Thanks Andrea, will keep a look on your post.

A

im using the ip camera binding too (with 2 cams)

on my system load seems more problem than memory. So possibly we have different problems but maybe some the same. future will show what we learn…

IP camera always increased my system load a fair bit. in any case i disabled it and will wait and see if the issue comes back.

Alex

today i got the load down:


The only thing i did is disabling the about 10 ping-checks profiles from network binding. Now it is the same load as if openhab is not running. But its still running.
I have opened another thread for the network binding: Openhab 4.0.1 and Network Pingdevice on Docker-Install results in massive threads

Now that the load is down, have the EventHandler warnings gone away?

Hi Rich,
the last days before my change today with disabling network-binding i also did not had such en “explosion” with thousands of there messages.
It could also be that some conversions from older ecma-scripts to actual javascript had some errors which caused them. Possibly. I guess i have now all rules actualized that they dont raise errors and i guess it should not run rules any more on the nashorn engine which i installed directly after upgrade to run the most rules.

Another person told me about his impacts of ip camera binding which im also using. But disabling did not gave me a hint of impacts of this.

Thats why i logged interactively to container and had a look at the threads which are running and thnking about them.
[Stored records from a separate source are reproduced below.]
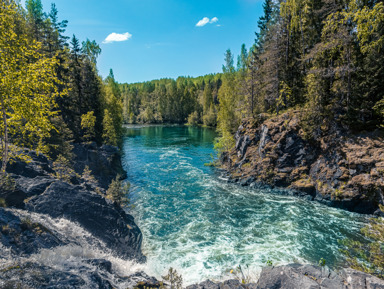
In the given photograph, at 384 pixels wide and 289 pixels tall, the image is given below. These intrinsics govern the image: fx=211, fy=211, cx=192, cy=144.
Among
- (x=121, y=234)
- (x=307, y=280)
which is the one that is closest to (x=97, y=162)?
(x=121, y=234)

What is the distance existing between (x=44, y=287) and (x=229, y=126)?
37.8 metres

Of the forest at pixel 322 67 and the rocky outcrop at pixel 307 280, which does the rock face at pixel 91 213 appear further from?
the forest at pixel 322 67

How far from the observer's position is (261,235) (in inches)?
631

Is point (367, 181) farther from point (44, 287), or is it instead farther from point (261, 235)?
point (44, 287)

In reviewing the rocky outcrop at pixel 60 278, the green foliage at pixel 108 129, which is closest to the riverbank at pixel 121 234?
the rocky outcrop at pixel 60 278

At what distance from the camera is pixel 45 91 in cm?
1077

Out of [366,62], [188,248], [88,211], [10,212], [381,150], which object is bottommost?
[188,248]

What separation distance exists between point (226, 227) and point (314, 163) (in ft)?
43.2

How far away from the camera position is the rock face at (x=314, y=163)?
61.9 feet

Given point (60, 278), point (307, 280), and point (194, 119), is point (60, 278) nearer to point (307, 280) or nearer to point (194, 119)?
point (307, 280)

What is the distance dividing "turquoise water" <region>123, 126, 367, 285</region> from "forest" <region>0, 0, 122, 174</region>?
9.78m

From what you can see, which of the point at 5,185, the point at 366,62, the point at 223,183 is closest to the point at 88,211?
the point at 5,185

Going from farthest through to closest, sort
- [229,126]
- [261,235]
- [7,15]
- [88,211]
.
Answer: [229,126], [261,235], [88,211], [7,15]

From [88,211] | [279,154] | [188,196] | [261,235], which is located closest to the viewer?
A: [88,211]
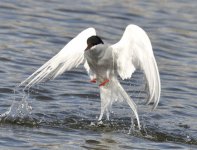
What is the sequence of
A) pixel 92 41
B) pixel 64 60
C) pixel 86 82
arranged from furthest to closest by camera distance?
pixel 86 82 → pixel 64 60 → pixel 92 41

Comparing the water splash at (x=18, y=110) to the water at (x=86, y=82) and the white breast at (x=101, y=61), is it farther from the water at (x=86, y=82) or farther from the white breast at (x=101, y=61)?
the white breast at (x=101, y=61)

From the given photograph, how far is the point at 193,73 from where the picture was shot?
36.7ft

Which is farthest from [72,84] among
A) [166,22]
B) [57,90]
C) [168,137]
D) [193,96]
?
[166,22]

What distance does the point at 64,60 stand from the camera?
26.2 feet

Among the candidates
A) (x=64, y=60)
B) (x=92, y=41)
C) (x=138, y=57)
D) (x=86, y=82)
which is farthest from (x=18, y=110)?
(x=86, y=82)

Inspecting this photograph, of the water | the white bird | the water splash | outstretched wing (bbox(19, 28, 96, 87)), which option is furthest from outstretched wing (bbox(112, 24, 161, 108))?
the water splash

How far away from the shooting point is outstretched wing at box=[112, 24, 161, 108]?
23.9 ft

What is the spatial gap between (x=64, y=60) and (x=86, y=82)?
7.85ft

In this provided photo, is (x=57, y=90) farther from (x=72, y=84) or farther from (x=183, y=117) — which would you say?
(x=183, y=117)

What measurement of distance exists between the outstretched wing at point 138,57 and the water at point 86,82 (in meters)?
0.62

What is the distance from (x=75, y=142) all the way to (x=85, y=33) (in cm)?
137

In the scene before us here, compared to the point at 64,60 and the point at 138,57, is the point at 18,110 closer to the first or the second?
the point at 64,60

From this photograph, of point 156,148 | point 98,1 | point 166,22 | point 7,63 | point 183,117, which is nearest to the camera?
point 156,148

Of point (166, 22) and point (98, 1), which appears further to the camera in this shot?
point (98, 1)
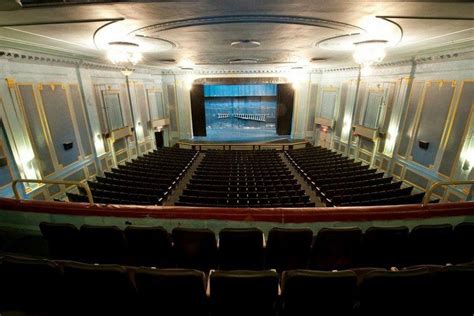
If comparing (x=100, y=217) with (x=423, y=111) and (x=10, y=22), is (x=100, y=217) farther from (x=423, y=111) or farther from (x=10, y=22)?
(x=423, y=111)

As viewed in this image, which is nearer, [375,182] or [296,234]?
[296,234]

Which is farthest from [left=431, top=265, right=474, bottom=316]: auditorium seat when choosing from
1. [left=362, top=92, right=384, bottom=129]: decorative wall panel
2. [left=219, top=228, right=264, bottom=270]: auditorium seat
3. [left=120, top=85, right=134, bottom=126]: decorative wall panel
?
[left=120, top=85, right=134, bottom=126]: decorative wall panel

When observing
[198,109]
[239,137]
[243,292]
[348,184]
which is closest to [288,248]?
[243,292]


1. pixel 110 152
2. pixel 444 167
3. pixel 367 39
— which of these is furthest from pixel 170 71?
pixel 444 167

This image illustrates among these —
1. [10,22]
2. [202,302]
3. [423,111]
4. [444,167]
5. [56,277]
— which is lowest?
[444,167]

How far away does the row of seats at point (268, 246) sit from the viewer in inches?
104

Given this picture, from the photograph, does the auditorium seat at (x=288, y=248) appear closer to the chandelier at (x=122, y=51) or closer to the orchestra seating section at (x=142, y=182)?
the orchestra seating section at (x=142, y=182)

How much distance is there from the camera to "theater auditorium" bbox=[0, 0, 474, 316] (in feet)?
6.48

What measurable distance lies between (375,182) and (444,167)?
2330 millimetres

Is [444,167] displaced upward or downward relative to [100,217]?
downward

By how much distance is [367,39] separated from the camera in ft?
20.9

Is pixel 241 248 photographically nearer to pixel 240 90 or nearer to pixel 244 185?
pixel 244 185

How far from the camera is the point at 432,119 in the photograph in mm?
8078

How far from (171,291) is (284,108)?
62.2 ft
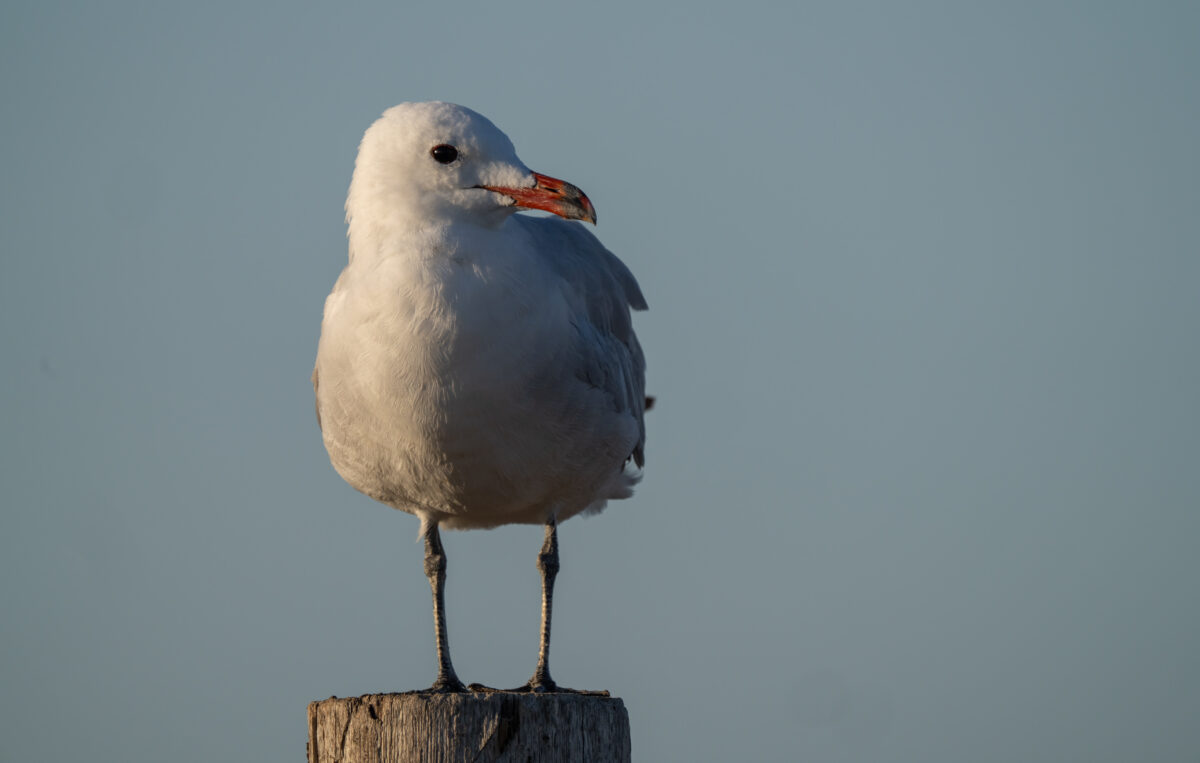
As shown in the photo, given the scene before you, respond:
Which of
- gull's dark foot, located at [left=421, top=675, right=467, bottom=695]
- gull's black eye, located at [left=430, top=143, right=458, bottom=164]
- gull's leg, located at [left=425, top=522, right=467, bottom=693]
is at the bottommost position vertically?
gull's dark foot, located at [left=421, top=675, right=467, bottom=695]

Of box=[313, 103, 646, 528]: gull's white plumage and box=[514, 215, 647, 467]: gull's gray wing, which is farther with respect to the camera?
box=[514, 215, 647, 467]: gull's gray wing

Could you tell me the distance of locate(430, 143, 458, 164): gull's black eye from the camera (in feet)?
21.9

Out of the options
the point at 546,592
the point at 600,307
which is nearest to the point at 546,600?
the point at 546,592

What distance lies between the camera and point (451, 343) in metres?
6.32

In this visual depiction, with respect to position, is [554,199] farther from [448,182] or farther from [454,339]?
[454,339]

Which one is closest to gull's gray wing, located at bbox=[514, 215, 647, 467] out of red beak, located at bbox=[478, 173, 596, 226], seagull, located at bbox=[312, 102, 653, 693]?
seagull, located at bbox=[312, 102, 653, 693]

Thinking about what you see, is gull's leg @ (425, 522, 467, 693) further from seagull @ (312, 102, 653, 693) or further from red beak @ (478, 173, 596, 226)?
red beak @ (478, 173, 596, 226)

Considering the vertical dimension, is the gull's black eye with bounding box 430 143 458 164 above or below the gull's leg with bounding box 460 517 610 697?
above

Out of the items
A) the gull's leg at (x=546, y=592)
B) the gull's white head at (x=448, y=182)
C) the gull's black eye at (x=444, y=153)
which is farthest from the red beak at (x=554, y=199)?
the gull's leg at (x=546, y=592)

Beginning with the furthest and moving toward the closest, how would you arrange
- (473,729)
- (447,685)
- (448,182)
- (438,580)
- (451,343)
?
(438,580)
(447,685)
(448,182)
(451,343)
(473,729)

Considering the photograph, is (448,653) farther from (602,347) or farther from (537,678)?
(602,347)

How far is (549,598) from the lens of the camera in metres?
7.68

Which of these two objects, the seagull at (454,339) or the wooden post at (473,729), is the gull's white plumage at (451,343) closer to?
the seagull at (454,339)

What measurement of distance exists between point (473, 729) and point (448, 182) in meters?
2.54
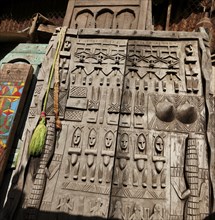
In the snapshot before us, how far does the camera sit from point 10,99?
3.70m

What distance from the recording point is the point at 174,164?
302cm

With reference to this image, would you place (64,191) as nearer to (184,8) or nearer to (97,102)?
(97,102)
These very much threads of arping gaves me a hint to disabling the network binding. Then it lowers the load completely as i have shown in graph. So what we have seen and seems also some years before someone got out (linked the other cases) is that pinging via network-binding is not useful if you are using it in docker container. It makes absolutely no sence that it starts pingthreads from each network which is existing in docker when in openhab is defined take only the network XXX.
I guess there would be a little change nessecary to avoid the unnessecary pings.
For me, if i would need it in future this means to make a little shellscript and start that instead of network-binding.

So fazit: load can be impacted from openhab itself also if someone tells it isnt :wink:

I believe you already filed an issue but if not, make sure you do so. The network binding should not do that.

But I also recommend using the best tool for the job. OH is not a very good IT system monitoring system. If you need to monitor a bunch of devices and services via ping, you might be better off deploying a system like Zabbix, ELK stack, Prometheus, etc.